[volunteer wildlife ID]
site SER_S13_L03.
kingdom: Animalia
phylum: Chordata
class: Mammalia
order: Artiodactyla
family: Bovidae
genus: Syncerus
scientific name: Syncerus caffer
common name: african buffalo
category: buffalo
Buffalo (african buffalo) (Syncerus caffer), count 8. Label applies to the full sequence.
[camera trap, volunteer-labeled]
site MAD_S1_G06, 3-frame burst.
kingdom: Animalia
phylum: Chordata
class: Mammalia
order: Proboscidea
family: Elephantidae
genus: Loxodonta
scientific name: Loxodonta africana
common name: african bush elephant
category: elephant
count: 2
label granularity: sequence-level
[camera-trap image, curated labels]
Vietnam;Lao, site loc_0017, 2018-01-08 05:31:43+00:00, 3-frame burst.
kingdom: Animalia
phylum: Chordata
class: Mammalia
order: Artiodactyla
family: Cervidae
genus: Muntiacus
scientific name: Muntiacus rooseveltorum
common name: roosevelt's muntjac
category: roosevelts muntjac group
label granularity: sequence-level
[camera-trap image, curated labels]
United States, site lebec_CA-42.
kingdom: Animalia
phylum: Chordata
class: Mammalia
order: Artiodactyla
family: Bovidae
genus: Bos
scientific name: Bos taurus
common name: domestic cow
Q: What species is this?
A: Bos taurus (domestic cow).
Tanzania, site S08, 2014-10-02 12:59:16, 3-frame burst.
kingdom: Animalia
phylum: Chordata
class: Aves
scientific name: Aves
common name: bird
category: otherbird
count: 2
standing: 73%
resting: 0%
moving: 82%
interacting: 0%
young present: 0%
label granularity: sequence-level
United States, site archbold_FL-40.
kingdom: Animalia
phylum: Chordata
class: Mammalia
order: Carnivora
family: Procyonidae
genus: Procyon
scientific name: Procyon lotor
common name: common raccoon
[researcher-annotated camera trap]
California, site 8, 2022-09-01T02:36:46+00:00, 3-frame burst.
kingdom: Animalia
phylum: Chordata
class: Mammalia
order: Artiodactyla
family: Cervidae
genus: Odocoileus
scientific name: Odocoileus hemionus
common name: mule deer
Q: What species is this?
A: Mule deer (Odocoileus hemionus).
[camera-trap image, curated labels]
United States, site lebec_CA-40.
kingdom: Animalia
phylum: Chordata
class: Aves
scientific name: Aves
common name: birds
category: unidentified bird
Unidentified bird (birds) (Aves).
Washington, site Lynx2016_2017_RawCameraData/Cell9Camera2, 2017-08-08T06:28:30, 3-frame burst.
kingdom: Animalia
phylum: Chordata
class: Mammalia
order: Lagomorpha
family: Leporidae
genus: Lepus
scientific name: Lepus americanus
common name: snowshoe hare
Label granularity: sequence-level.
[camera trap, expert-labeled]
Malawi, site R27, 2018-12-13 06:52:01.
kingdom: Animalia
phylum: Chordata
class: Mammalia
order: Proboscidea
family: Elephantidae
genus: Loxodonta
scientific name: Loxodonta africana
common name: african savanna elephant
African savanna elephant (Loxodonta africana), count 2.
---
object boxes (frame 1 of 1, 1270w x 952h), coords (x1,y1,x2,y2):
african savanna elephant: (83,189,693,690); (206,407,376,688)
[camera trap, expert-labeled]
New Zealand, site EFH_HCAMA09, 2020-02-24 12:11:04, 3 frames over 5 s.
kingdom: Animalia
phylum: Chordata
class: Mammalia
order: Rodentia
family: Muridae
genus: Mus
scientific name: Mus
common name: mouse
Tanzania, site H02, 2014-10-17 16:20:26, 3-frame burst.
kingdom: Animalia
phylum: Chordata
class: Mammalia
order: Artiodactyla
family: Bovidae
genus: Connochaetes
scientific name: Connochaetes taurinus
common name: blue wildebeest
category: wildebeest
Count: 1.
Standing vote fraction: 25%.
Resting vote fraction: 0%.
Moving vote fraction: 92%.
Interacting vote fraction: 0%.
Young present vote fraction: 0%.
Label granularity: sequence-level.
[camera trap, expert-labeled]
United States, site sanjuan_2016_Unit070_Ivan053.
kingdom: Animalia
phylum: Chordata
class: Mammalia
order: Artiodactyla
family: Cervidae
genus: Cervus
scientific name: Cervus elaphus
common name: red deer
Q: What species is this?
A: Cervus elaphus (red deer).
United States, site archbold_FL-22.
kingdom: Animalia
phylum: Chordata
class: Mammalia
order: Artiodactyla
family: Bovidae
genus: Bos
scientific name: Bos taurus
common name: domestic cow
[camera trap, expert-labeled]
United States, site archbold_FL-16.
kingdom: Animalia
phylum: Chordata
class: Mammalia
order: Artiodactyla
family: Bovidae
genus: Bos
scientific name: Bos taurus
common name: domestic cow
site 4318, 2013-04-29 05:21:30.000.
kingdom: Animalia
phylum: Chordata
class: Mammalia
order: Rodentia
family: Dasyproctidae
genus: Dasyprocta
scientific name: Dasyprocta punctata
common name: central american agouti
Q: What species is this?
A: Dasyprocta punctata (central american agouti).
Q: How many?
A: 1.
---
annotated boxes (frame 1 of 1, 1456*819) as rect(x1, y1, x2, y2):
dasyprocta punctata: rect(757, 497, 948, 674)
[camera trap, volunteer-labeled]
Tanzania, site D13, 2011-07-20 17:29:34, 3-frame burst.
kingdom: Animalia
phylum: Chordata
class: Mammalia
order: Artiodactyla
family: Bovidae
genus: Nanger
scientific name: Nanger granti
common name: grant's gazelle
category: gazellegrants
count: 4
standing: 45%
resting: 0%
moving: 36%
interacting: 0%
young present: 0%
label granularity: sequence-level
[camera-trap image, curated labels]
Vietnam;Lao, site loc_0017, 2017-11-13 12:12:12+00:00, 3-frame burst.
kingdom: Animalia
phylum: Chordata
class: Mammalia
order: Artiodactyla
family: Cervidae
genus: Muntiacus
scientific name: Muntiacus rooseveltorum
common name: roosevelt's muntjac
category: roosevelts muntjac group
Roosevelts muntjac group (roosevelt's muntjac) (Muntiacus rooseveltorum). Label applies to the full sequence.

REQUIREMENT. In your reply, restate every entry exactly.

EXERCISE OUTPUT.
[volunteer wildlife ID]
site SER_S13_L03.
kingdom: Animalia
phylum: Chordata
class: Mammalia
order: Artiodactyla
family: Bovidae
genus: Syncerus
scientific name: Syncerus caffer
common name: african buffalo
category: buffalo
Buffalo (african buffalo) (Syncerus caffer), count 8. Label applies to the full sequence.
[camera trap, volunteer-labeled]
site MAD_S1_G06, 3-frame burst.
kingdom: Animalia
phylum: Chordata
class: Mammalia
order: Proboscidea
family: Elephantidae
genus: Loxodonta
scientific name: Loxodonta africana
common name: african bush elephant
category: elephant
count: 2
label granularity: sequence-level
[camera-trap image, curated labels]
Vietnam;Lao, site loc_0017, 2018-01-08 05:31:43+00:00, 3-frame burst.
kingdom: Animalia
phylum: Chordata
class: Mammalia
order: Artiodactyla
family: Cervidae
genus: Muntiacus
scientific name: Muntiacus rooseveltorum
common name: roosevelt's muntjac
category: roosevelts muntjac group
label granularity: sequence-level
[camera-trap image, curated labels]
United States, site lebec_CA-42.
kingdom: Animalia
phylum: Chordata
class: Mammalia
order: Artiodactyla
family: Bovidae
genus: Bos
scientific name: Bos taurus
common name: domestic cow
Q: What species is this?
A: Bos taurus (domestic cow).
Tanzania, site S08, 2014-10-02 12:59:16, 3-frame burst.
kingdom: Animalia
phylum: Chordata
class: Aves
scientific name: Aves
common name: bird
category: otherbird
count: 2
standing: 73%
resting: 0%
moving: 82%
interacting: 0%
young present: 0%
label granularity: sequence-level
United States, site archbold_FL-40.
kingdom: Animalia
phylum: Chordata
class: Mammalia
order: Carnivora
family: Procyonidae
genus: Procyon
scientific name: Procyon lotor
common name: common raccoon
[researcher-annotated camera trap]
California, site 8, 2022-09-01T02:36:46+00:00, 3-frame burst.
kingdom: Animalia
phylum: Chordata
class: Mammalia
order: Artiodactyla
family: Cervidae
genus: Odocoileus
scientific name: Odocoileus hemionus
common name: mule deer
Q: What species is this?
A: Mule deer (Odocoileus hemionus).
[camera-trap image, curated labels]
United States, site lebec_CA-40.
kingdom: Animalia
phylum: Chordata
class: Aves
scientific name: Aves
common name: birds
category: unidentified bird
Unidentified bird (birds) (Aves).
Washington, site Lynx2016_2017_RawCameraData/Cell9Camera2, 2017-08-08T06:28:30, 3-frame burst.
kingdom: Animalia
phylum: Chordata
class: Mammalia
order: Lagomorpha
family: Leporidae
genus: Lepus
scientific name: Lepus americanus
common name: snowshoe hare
Label granularity: sequence-level.
[camera trap, expert-labeled]
Malawi, site R27, 2018-12-13 06:52:01.
kingdom: Animalia
phylum: Chordata
class: Mammalia
order: Proboscidea
family: Elephantidae
genus: Loxodonta
scientific name: Loxodonta africana
common name: african savanna elephant
African savanna elephant (Loxodonta africana), count 2.
---
object boxes (frame 1 of 1, 1270w x 952h), coords (x1,y1,x2,y2):
african savanna elephant: (83,189,693,690); (206,407,376,688)
[camera trap, expert-labeled]
New Zealand, site EFH_HCAMA09, 2020-02-24 12:11:04, 3 frames over 5 s.
kingdom: Animalia
phylum: Chordata
class: Mammalia
order: Rodentia
family: Muridae
genus: Mus
scientific name: Mus
common name: mouse
Tanzania, site H02, 2014-10-17 16:20:26, 3-frame burst.
kingdom: Animalia
phylum: Chordata
class: Mammalia
order: Artiodactyla
family: Bovidae
genus: Connochaetes
scientific name: Connochaetes taurinus
common name: blue wildebeest
category: wildebeest
Count: 1.
Standing vote fraction: 25%.
Resting vote fraction: 0%.
Moving vote fraction: 92%.
Interacting vote fraction: 0%.
Young present vote fraction: 0%.
Label granularity: sequence-level.
[camera trap, expert-labeled]
United States, site sanjuan_2016_Unit070_Ivan053.
kingdom: Animalia
phylum: Chordata
class: Mammalia
order: Artiodactyla
family: Cervidae
genus: Cervus
scientific name: Cervus elaphus
common name: red deer
Q: What species is this?
A: Cervus elaphus (red deer).
United States, site archbold_FL-22.
kingdom: Animalia
phylum: Chordata
class: Mammalia
order: Artiodactyla
family: Bovidae
genus: Bos
scientific name: Bos taurus
common name: domestic cow
[camera trap, expert-labeled]
United States, site archbold_FL-16.
kingdom: Animalia
phylum: Chordata
class: Mammalia
order: Artiodactyla
family: Bovidae
genus: Bos
scientific name: Bos taurus
common name: domestic cow
site 4318, 2013-04-29 05:21:30.000.
kingdom: Animalia
phylum: Chordata
class: Mammalia
order: Rodentia
family: Dasyproctidae
genus: Dasyprocta
scientific name: Dasyprocta punctata
common name: central american agouti
Q: What species is this?
A: Dasyprocta punctata (central american agouti).
Q: How many?
A: 1.
---
annotated boxes (frame 1 of 1, 1456*819) as rect(x1, y1, x2, y2):
dasyprocta punctata: rect(757, 497, 948, 674)
[camera trap, volunteer-labeled]
Tanzania, site D13, 2011-07-20 17:29:34, 3-frame burst.
kingdom: Animalia
phylum: Chordata
class: Mammalia
order: Artiodactyla
family: Bovidae
genus: Nanger
scientific name: Nanger granti
common name: grant's gazelle
category: gazellegrants
count: 4
standing: 45%
resting: 0%
moving: 36%
interacting: 0%
young present: 0%
label granularity: sequence-level
[camera-trap image, curated labels]
Vietnam;Lao, site loc_0017, 2017-11-13 12:12:12+00:00, 3-frame burst.
kingdom: Animalia
phylum: Chordata
class: Mammalia
order: Artiodactyla
family: Cervidae
genus: Muntiacus
scientific name: Muntiacus rooseveltorum
common name: roosevelt's muntjac
category: roosevelts muntjac group
Roosevelts muntjac group (roosevelt's muntjac) (Muntiacus rooseveltorum). Label applies to the full sequence.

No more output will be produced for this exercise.